If you are one of my family/friends in VA can you do me a favor and help me out, all you need to do is copy the letter below (the second to the last paragraph is personalized, so you might want to change that one), click here to forward an email to Jim Webb. Paste the letter below (that you already coppied into the message and forward it on.....please do this for Ethan.
Senator Webb,
Recently, Senator Barbara Boxer (D-CA) introduced the “Brittany Wilkinson Mitochondrial Disease Research and Treatment Enhancement Act”, also known as S.2858. I am writing to you to ask that you consider cosponsoring support this very important bill. I believe this measure will enable further study of mitochondrial medicine, which presents us with truly cross-cutting research.
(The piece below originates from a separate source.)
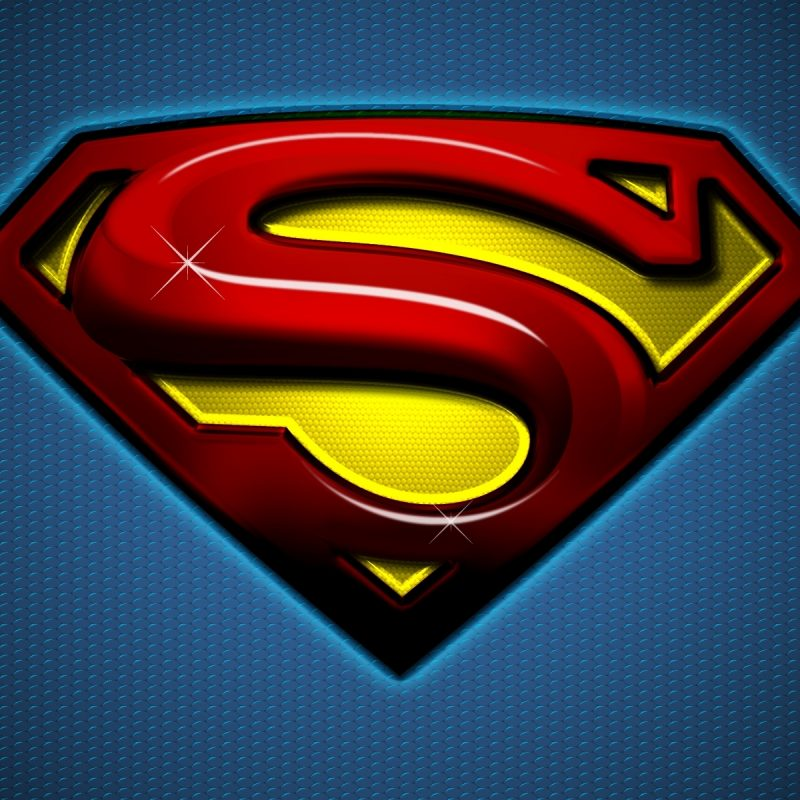 10 Latest Images Of Superman Logo FULL HD 1080p For PC Desktop 2020 free download superman logo wallpapers superman logo images for windows and mac 800x800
Mitochondria are often called the “powerhouses of the cell.” They are specialized compartments within almost every cell and are responsible for producing the energy needed by our body to sustain life. Mitochondria combine oxygen from the air we breathe with calories from food to produce the energy required for all bodily functions. If the mitochondria fail to produce sufficient energy, the cell will not function properly and organ systems will fail.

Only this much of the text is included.